Shopping centers continued to dominate the retail property segment, with a 44.6% share of transactions, followed by retail properties in prime locations (28.5%) and specialist retailers and retail parks (24.8%). The transaction volume in shopping centers rose by 32% to € 4.7 billion in 2011 compared with the previous year, which had itself seen strong growth.

Given the ongoing defensive investment strategy pursued by real estate investors, top returns again declined in 2011. Funds with strong equity bases, such as international sovereign and pension funds and various German open-ended property funds, are often prepared to accept lower returns in return for being able to invest cash inflows promptly. According to Cushman & Wakefield, top returns declined for shopping center investments in Germany to 4.8% by the end of 2011 from 5.15% in the previous year. As a result, the current level is at the lower threshold of the ten-year range of 4.8% to 5.75%.

Share price performance

The price of Deutsche EuroShop shares began 2011 at € 28.98. By mid-April the price had fallen to € 26.00, but by 1 June 2011, less than two weeks before the Annual General Meeting, Deutsche Euro- Shop shares reached their highest price of the year at € 29.06 (Xetra closing price). In the summer and autumn, stock markets worldwide experienced significant falls and were extremely volatile. The majority of real estate shares were not spared. Deutsche EuroShop shares recorded their lowest price of the year on 23 November at € 22.94, recovering to € 24.50 by the last trading day of the year. The shares closed the year with a performance of -11.1% (including dividends) (2010: +28.1%).
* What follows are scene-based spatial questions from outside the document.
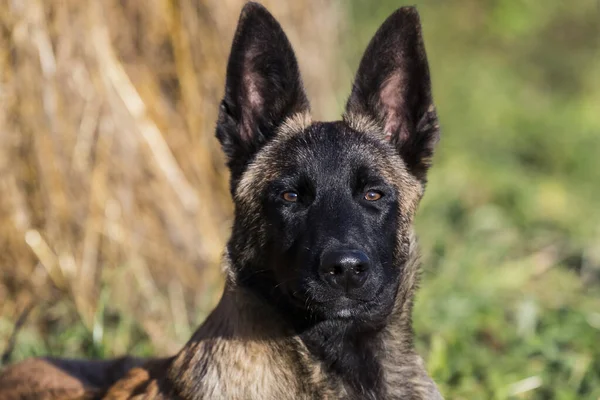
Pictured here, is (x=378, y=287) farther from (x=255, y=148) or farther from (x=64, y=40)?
(x=64, y=40)

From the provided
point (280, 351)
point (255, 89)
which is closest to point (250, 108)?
point (255, 89)

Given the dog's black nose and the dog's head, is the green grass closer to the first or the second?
the dog's head

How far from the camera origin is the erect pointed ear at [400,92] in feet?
13.0

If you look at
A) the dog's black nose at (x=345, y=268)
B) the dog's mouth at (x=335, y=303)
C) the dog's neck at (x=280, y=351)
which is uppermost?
the dog's black nose at (x=345, y=268)

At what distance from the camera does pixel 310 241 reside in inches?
145

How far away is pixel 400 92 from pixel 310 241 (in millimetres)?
944

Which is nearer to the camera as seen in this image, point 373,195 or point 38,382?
point 373,195

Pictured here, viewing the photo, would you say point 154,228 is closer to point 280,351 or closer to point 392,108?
point 392,108

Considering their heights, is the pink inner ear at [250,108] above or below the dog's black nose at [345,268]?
Result: above

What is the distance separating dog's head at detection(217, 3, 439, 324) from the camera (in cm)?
365

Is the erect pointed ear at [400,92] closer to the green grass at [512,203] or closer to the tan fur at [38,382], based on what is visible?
the green grass at [512,203]

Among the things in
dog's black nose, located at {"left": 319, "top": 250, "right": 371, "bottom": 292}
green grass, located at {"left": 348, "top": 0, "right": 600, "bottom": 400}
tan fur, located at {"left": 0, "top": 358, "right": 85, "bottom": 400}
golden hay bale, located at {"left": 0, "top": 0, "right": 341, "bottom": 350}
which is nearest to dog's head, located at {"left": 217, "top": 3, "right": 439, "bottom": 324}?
dog's black nose, located at {"left": 319, "top": 250, "right": 371, "bottom": 292}

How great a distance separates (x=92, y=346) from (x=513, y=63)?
1059cm

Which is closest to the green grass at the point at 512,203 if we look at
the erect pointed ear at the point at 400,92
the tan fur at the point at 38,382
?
the erect pointed ear at the point at 400,92
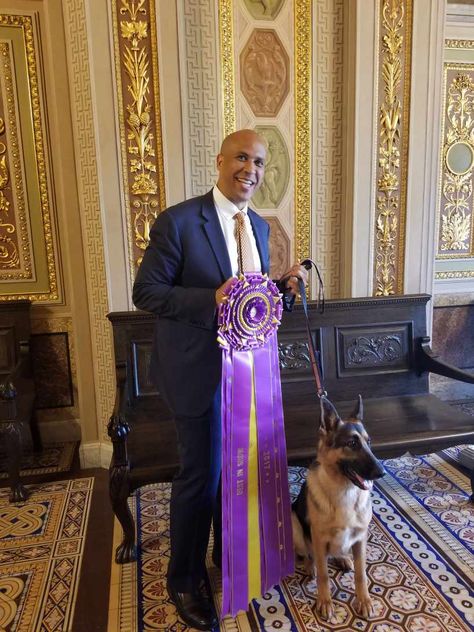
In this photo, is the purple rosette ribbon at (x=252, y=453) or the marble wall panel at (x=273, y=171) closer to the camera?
the purple rosette ribbon at (x=252, y=453)

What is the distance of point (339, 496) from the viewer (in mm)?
1795

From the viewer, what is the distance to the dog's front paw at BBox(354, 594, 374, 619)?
1.86m

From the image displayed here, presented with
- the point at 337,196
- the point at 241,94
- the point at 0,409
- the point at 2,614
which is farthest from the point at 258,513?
the point at 241,94

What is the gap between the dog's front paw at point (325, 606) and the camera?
1.86m

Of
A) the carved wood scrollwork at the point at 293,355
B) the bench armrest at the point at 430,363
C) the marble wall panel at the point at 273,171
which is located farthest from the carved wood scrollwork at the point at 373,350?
the marble wall panel at the point at 273,171

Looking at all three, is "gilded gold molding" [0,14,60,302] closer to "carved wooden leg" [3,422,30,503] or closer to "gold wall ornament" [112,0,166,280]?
"gold wall ornament" [112,0,166,280]

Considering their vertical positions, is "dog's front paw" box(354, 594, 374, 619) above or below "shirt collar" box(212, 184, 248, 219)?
below

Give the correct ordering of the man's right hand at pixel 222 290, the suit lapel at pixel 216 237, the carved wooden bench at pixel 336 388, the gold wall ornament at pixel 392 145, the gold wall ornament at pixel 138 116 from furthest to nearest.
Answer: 1. the gold wall ornament at pixel 392 145
2. the gold wall ornament at pixel 138 116
3. the carved wooden bench at pixel 336 388
4. the suit lapel at pixel 216 237
5. the man's right hand at pixel 222 290

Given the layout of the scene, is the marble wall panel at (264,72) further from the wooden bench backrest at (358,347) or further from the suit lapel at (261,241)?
the suit lapel at (261,241)

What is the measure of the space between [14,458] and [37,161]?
1996mm

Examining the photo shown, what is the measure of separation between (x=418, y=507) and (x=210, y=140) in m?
2.53

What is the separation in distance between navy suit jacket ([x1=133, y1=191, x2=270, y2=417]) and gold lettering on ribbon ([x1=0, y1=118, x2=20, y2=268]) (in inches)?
84.8

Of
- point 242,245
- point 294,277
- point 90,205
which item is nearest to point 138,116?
point 90,205

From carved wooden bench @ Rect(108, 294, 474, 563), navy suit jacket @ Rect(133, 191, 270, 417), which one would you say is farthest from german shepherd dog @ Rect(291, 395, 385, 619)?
navy suit jacket @ Rect(133, 191, 270, 417)
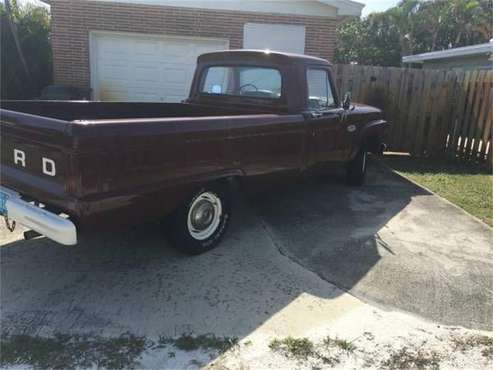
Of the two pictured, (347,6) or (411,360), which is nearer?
(411,360)

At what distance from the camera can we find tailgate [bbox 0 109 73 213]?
288cm

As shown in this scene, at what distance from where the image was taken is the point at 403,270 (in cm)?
414

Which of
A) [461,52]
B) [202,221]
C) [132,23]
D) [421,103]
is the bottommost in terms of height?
[202,221]

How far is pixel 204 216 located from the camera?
4.16 m

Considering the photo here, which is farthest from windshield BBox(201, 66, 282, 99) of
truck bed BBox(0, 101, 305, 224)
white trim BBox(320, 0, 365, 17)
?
white trim BBox(320, 0, 365, 17)

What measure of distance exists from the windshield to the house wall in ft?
18.9

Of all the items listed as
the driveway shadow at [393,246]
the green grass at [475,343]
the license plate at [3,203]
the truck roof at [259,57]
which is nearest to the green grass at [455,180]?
the driveway shadow at [393,246]

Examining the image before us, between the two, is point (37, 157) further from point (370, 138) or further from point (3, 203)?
point (370, 138)

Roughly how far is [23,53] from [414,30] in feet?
97.1

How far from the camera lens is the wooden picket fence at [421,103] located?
32.5 feet

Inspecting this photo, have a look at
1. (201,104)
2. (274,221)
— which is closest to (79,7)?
(201,104)

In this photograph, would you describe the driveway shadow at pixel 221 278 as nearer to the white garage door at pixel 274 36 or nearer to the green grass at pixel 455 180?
the green grass at pixel 455 180

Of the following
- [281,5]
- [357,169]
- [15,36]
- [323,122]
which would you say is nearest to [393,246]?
[323,122]

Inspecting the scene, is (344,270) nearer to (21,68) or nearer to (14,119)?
(14,119)
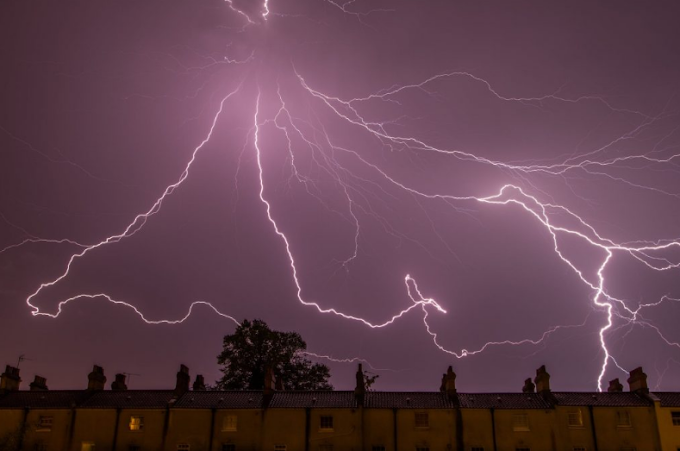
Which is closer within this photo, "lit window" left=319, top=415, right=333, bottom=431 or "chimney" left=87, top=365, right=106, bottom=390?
"lit window" left=319, top=415, right=333, bottom=431

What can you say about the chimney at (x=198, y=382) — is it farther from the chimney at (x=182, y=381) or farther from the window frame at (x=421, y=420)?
the window frame at (x=421, y=420)

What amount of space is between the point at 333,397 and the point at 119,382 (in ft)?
45.6

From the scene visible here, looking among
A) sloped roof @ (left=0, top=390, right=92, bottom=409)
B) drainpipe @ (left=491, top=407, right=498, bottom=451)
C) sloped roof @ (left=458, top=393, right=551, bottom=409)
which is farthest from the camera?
sloped roof @ (left=0, top=390, right=92, bottom=409)

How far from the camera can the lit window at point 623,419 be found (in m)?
34.8

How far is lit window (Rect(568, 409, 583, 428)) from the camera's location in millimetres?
35031

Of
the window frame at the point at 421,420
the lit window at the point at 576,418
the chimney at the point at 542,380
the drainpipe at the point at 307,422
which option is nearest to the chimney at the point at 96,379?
the drainpipe at the point at 307,422

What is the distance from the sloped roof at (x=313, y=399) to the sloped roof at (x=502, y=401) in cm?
620

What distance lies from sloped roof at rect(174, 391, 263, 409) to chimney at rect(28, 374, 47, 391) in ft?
31.8

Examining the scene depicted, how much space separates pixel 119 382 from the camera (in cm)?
4091

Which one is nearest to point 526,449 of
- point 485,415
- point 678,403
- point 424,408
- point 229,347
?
point 485,415

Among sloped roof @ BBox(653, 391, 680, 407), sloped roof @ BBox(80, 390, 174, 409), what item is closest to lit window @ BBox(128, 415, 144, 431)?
sloped roof @ BBox(80, 390, 174, 409)

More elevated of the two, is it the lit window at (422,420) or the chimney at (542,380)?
the chimney at (542,380)

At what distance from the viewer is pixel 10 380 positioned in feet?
126

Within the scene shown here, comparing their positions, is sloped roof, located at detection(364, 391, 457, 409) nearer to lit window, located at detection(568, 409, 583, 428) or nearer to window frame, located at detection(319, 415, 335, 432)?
window frame, located at detection(319, 415, 335, 432)
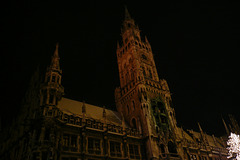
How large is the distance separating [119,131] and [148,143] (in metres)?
7.13

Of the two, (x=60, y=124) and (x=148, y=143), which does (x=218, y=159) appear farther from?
(x=60, y=124)

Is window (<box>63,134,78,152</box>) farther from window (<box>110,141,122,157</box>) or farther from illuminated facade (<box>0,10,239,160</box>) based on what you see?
window (<box>110,141,122,157</box>)

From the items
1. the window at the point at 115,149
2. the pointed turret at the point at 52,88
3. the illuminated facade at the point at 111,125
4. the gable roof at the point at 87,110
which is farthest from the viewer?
the gable roof at the point at 87,110

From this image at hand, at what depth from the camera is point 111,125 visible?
42.5 meters

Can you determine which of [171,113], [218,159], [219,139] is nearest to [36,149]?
[171,113]

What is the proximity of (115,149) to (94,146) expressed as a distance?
192 inches

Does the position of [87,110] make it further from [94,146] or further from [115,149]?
[115,149]

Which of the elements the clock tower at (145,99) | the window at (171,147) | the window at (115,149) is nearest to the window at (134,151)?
the clock tower at (145,99)

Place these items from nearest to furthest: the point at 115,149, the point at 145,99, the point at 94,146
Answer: the point at 94,146 < the point at 115,149 < the point at 145,99

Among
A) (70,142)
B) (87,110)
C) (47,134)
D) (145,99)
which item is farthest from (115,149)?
(145,99)

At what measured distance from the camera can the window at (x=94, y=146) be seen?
119ft

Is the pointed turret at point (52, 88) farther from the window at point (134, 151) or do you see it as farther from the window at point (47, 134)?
the window at point (134, 151)

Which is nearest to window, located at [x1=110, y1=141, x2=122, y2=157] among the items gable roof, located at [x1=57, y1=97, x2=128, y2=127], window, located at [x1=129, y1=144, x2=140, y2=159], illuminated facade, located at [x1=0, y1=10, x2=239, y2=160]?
illuminated facade, located at [x1=0, y1=10, x2=239, y2=160]

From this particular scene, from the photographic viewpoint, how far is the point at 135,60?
58188 mm
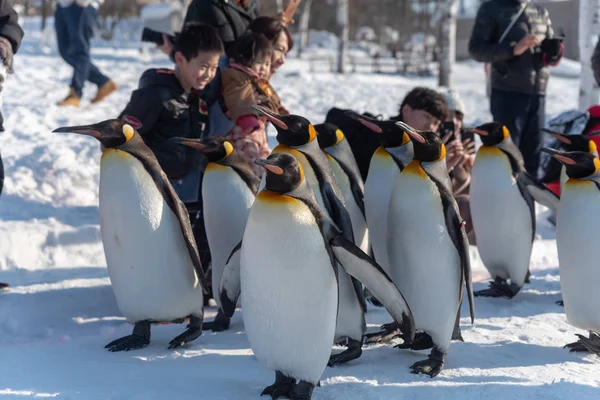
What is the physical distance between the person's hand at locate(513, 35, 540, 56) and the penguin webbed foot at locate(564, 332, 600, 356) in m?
2.39

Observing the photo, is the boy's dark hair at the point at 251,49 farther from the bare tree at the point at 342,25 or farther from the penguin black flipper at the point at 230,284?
the bare tree at the point at 342,25

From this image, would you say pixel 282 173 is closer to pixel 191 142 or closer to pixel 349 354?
pixel 191 142

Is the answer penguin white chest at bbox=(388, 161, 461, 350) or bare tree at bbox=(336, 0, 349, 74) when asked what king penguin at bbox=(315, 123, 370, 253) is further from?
bare tree at bbox=(336, 0, 349, 74)

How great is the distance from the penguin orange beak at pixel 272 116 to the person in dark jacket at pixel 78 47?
215 inches

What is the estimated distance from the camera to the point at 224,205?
279 centimetres

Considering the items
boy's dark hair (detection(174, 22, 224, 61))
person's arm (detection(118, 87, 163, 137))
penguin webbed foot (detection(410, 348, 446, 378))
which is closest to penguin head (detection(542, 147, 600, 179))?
penguin webbed foot (detection(410, 348, 446, 378))

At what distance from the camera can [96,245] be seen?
169 inches

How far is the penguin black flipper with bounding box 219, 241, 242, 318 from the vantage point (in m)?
2.39

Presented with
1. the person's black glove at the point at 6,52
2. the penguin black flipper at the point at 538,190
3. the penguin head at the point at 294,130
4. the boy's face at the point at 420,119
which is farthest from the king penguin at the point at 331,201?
the person's black glove at the point at 6,52

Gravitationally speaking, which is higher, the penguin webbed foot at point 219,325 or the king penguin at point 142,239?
the king penguin at point 142,239

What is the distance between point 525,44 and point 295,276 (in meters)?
3.12

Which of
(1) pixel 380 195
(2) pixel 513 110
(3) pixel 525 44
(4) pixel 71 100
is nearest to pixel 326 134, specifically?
(1) pixel 380 195

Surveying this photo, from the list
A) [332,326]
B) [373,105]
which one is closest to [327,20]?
[373,105]

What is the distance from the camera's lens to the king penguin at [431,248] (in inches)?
99.2
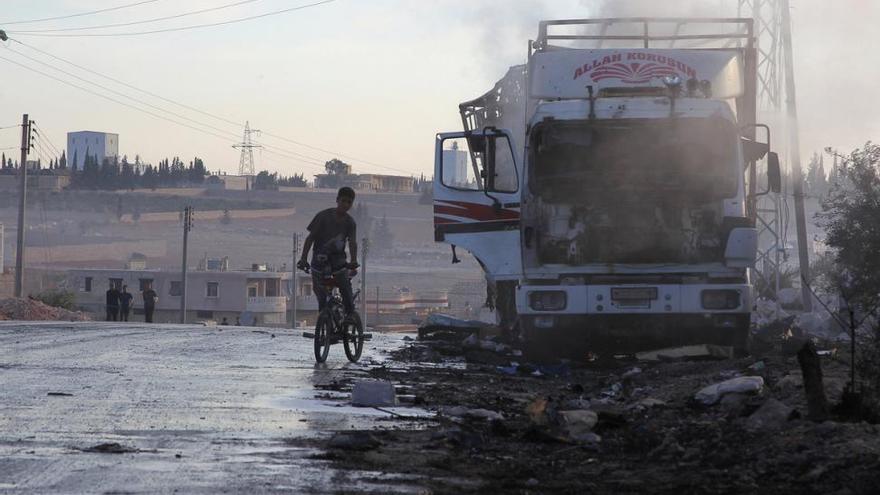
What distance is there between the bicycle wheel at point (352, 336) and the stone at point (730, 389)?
5.94 meters

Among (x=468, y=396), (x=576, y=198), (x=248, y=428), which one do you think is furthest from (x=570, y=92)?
(x=248, y=428)

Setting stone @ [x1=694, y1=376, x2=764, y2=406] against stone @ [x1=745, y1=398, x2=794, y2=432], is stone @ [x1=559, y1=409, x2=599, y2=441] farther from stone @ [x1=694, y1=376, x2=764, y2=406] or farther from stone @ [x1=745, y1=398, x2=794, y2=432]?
stone @ [x1=694, y1=376, x2=764, y2=406]

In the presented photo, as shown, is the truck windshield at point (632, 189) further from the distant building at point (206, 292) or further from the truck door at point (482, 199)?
the distant building at point (206, 292)

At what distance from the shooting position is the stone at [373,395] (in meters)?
9.66

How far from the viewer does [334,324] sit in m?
14.5

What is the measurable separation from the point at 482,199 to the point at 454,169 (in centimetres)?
62

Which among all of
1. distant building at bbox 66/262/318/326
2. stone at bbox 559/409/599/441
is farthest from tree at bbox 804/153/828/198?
distant building at bbox 66/262/318/326

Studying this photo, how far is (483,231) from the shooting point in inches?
637

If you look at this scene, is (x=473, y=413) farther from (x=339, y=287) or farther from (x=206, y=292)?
(x=206, y=292)

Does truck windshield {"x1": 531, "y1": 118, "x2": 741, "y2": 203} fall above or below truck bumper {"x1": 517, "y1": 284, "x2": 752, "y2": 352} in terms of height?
above

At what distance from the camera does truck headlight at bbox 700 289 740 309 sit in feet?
48.5

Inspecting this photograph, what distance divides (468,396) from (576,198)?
4873mm

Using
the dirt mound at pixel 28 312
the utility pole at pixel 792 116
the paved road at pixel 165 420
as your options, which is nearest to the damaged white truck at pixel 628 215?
the paved road at pixel 165 420

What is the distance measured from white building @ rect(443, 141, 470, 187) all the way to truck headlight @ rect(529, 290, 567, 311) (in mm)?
2336
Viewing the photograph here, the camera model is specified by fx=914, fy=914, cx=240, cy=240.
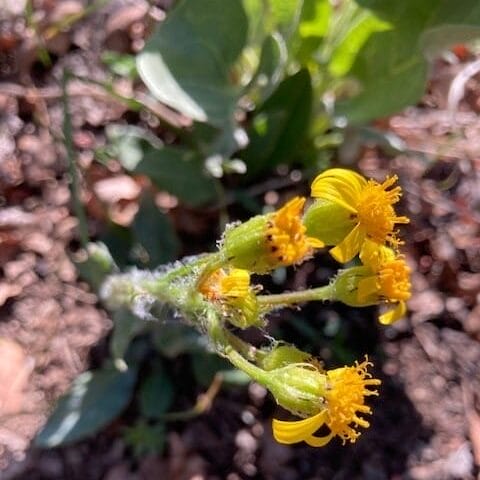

Evaluation of the financial year

The Executive Board of Deutsche EuroShop is satisfied with the past financial year. The Billstedt-Center and the expansion of the Altmarkt- Galerie and the A10 Center, which were included in our results for the first time, made a significant contribution.

Revenue was planned at between € 184 million and € 188million and totalled € 190.0 million (2010: € 144.2 million) as of the reporting date, corresponding to an increase of 32%. Earnings before interest and taxes (EBIT) were projected between € 157 million and € 161 million; ultimately these increased by 34%, amounting to € 165.7 million (2010: € 124.0 million). We expected earnings before taxes (EBT) excluding measurement gains / losses of between € 75 million and € 78 million. They rose by 35%, totalling € 86.5 million (2010: € 63.9 million).

As in the previous years, we exceeded earnings forecasts. Deutsche EuroShop has proven once again that it has an outstanding shopping center portfolio and is well positioned.